All lines in the records that carry the string "Eudorcas" are to be shown.

** Dataset entries follows **

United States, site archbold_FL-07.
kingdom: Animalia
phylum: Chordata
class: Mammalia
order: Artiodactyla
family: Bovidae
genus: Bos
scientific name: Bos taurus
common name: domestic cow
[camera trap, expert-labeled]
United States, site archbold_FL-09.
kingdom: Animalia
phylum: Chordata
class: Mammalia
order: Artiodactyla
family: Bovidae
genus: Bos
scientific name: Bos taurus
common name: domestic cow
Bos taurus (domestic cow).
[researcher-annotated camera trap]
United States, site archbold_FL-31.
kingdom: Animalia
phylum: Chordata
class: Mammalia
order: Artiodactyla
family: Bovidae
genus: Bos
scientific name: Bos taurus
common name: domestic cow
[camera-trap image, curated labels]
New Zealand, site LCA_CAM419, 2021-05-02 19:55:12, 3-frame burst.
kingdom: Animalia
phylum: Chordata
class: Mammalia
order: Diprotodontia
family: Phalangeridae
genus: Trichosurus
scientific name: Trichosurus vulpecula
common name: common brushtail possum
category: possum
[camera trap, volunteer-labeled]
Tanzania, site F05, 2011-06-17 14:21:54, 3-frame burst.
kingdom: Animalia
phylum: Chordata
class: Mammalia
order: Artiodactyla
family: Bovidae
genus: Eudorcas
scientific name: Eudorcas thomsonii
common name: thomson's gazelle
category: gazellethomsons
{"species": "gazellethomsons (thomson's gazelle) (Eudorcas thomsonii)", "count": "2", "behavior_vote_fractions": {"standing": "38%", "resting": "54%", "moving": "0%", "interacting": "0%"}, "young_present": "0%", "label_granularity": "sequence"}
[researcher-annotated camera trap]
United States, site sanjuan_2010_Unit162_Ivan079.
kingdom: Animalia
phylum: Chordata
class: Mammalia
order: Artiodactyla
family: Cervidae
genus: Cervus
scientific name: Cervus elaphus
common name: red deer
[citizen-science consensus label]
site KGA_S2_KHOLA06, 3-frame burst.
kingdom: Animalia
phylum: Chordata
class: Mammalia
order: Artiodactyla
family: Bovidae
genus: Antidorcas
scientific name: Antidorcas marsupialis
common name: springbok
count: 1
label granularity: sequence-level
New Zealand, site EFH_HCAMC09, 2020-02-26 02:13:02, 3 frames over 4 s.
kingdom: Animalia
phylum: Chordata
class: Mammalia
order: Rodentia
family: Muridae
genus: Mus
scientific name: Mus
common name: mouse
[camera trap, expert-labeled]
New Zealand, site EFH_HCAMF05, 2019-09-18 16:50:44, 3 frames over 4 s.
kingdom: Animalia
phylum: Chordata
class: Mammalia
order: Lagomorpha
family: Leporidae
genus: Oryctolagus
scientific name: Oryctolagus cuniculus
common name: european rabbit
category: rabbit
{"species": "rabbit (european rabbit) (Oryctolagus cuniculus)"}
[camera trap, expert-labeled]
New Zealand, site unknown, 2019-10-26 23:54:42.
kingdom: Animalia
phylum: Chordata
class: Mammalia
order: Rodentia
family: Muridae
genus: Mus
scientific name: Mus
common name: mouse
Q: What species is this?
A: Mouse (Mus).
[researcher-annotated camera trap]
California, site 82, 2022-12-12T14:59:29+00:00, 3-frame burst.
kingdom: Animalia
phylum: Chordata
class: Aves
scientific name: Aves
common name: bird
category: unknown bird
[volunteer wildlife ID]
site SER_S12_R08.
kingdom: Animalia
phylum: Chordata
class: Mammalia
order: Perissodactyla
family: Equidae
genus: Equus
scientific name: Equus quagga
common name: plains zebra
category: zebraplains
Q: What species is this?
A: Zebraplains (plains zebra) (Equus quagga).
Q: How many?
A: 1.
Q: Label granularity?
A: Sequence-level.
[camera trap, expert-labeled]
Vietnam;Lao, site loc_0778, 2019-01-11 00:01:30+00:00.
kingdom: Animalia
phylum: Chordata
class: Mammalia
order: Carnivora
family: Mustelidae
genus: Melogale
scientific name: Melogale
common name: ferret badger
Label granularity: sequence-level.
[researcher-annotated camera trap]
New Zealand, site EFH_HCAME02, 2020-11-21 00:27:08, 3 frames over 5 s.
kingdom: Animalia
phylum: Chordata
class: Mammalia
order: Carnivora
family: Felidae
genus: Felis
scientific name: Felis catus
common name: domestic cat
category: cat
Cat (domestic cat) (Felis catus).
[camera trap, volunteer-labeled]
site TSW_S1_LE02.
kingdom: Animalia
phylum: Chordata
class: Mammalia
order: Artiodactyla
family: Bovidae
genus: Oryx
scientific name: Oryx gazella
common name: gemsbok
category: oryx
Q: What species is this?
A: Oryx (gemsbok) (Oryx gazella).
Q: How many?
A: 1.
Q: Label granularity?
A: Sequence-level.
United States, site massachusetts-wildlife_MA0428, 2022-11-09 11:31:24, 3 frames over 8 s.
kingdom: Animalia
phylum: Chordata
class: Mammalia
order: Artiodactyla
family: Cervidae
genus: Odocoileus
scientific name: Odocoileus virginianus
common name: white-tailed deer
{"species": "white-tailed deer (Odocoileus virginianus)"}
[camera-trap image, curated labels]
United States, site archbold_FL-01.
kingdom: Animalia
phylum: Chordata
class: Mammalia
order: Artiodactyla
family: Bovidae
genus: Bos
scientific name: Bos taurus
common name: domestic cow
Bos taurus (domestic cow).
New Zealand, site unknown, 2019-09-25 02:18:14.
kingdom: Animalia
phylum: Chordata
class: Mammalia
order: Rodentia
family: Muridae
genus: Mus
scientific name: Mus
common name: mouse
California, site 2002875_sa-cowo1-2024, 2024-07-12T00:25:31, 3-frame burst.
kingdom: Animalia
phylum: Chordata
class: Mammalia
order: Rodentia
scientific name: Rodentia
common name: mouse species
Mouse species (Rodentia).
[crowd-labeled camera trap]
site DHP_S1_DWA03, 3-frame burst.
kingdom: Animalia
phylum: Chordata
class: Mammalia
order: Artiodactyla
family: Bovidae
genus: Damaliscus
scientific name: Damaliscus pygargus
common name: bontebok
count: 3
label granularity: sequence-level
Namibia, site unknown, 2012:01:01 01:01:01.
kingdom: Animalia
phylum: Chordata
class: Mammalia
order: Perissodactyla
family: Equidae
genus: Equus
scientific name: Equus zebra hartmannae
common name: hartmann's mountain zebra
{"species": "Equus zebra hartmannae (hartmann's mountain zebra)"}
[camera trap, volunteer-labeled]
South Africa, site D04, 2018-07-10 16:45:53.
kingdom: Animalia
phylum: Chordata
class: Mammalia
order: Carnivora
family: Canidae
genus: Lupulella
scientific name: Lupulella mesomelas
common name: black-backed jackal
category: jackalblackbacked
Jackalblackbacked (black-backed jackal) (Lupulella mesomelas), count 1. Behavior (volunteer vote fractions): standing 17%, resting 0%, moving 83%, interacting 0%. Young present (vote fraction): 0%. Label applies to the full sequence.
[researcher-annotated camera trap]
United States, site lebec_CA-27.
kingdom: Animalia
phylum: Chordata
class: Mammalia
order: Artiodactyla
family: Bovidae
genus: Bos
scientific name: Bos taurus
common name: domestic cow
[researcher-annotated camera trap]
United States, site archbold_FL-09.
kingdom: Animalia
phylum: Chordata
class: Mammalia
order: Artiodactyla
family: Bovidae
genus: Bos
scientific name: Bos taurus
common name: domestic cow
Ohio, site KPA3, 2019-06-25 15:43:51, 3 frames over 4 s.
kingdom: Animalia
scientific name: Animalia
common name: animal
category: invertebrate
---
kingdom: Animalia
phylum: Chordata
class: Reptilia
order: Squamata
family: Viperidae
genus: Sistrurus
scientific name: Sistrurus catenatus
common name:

** End of Dataset entries **

Answer to the problem
genus: Eudorcas
scientific name: Eudorcas thomsonii
{"species": "gazellethomsons (thomson's gazelle) (Eudorcas thomsonii)", "count": "2", "behavior_vote_fractions": {"standing": "38%", "resting": "54%", "moving": "0%", "interacting": "0%"}, "young_present": "0%", "label_granularity": "sequence"}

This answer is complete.